[start of PAGE EXTRACT]
# Automated Text File Manipulation in DOS or Windows



## Joe4 (Sep 16, 2004)

Let me preface this by saying that we need the following to be done is something that will run on DOS/Windows (and not Unix) and will not require the purchase of any new software.  I imagine it can probably done with some sort of Scripting language.

We have a fixed width, space delimited text file.  Each line is 803 spaces long.  Space 803 is an indicator that indicates whether the record is a Participant Record (value = 1), or a Detail Record (value = 2).  Each and every Participant Record is immediately followed by some number of Detail Records (at least 1 for each Participant).  

On the Detail Records (2), there is important identifying information in spaces 794-802.  Unfortunately, this data also needs to be placed the Participant Records (1) for index purposes, but does not exist there.

So there are two things we would like to do.  The first is essential, but the second is less important and we can work around it other ways.
[end of PAGE EXTRACT]
[EXERCISE DETAILS]:
Copy verbatim the part of the DOS text-file forum post starting at "On the Detail" and ending at "it other ways.".
[start of RECORDS SUPPLIED]
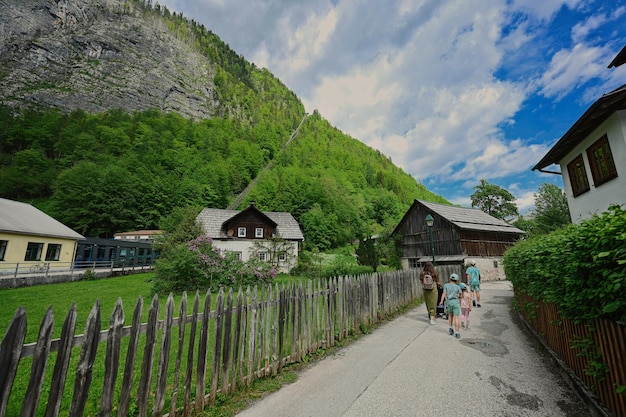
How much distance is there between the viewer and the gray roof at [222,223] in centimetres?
3139

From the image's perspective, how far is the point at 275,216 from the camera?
36.2 meters

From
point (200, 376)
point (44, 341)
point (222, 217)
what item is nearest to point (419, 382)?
point (200, 376)

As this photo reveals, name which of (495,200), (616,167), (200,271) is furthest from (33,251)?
(495,200)

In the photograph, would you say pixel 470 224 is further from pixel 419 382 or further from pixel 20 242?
pixel 20 242

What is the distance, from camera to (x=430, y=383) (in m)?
4.39

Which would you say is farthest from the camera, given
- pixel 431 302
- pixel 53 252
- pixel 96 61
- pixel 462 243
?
pixel 96 61

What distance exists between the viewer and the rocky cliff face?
8150 cm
[end of RECORDS SUPPLIED]
[RESULT BELOW]:
On the Detail Records (2), there is important identifying information in spaces 794-802.  Unfortunately, this data also needs to be placed the Participant Records (1) for index purposes, but does not exist there.

So there are two things we would like to do.  The first is essential, but the second is less important and we can work around it other ways.